▶ Excerpt provided:
An emc object made by make_emc()

start_mu

A vector. Mean of multivariate normal used in proposal distribution

start_var

A matrix. Variance covariance matrix of multivariate normal used in proposal distribution. Smaller values will lead to less deviation around the mean.

particles

An integer. Number of starting values

cores_per_chain

An integer. How many cores to use per chain. Parallelizes across participant calculations.

cores_for_chains

An integer. How many cores to use to parallelize across chains. Default is the number of chains.

Value

An emc object

Examples

if (FALSE) { # \dontrun{
# Make a design and an emc object
design_DDMaE <- design(data = forstmann,model=DDM,
                           formula =list(v~0+S,a~E, t0~1, s~1, Z~1, sv~1, SZ~1),
                           constants=c(s=log(1)))

DDMaE <- make_emc(forstmann, design_DDMaE)
# set up our mean starting points (same used across subjects).
mu <- c(v_Sleft=-2,v_Sright=2,a=log(1),a_Eneutral=log(1.5),a_Eaccuracy=log(2),
       t0=log(.2),Z=qnorm(.5),sv=log(.5),SZ=qnorm(.5))

▶ Supplied material:
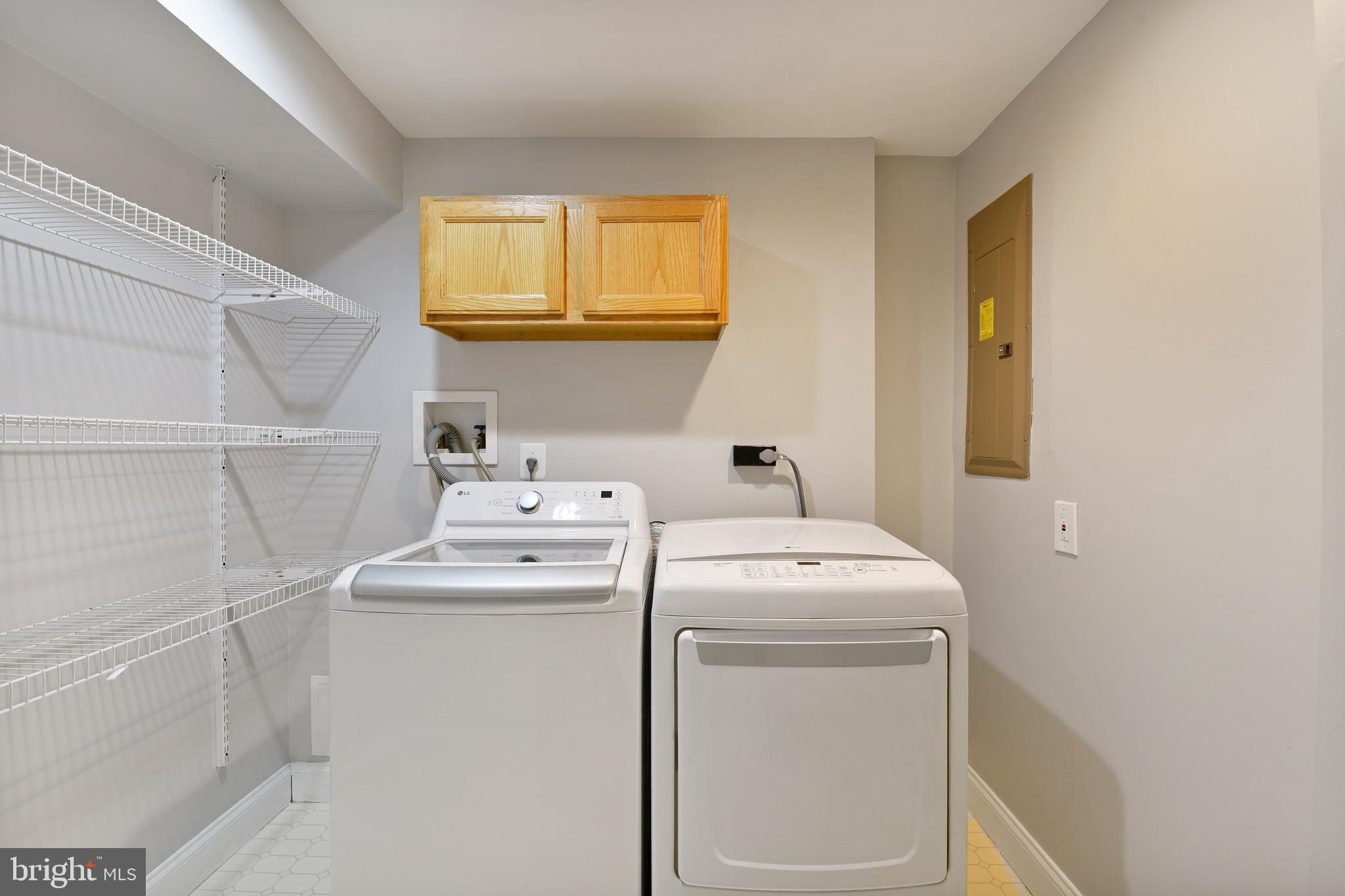 SENECA HARBOR - Residential Lease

▶ Your instructions: Quote the function documentation word for word between "A matrix. Variance" and "around the mean.", inclusive.

▶ Exercise solution:
A matrix. Variance covariance matrix of multivariate normal used in proposal distribution. Smaller values will lead to less deviation around the mean.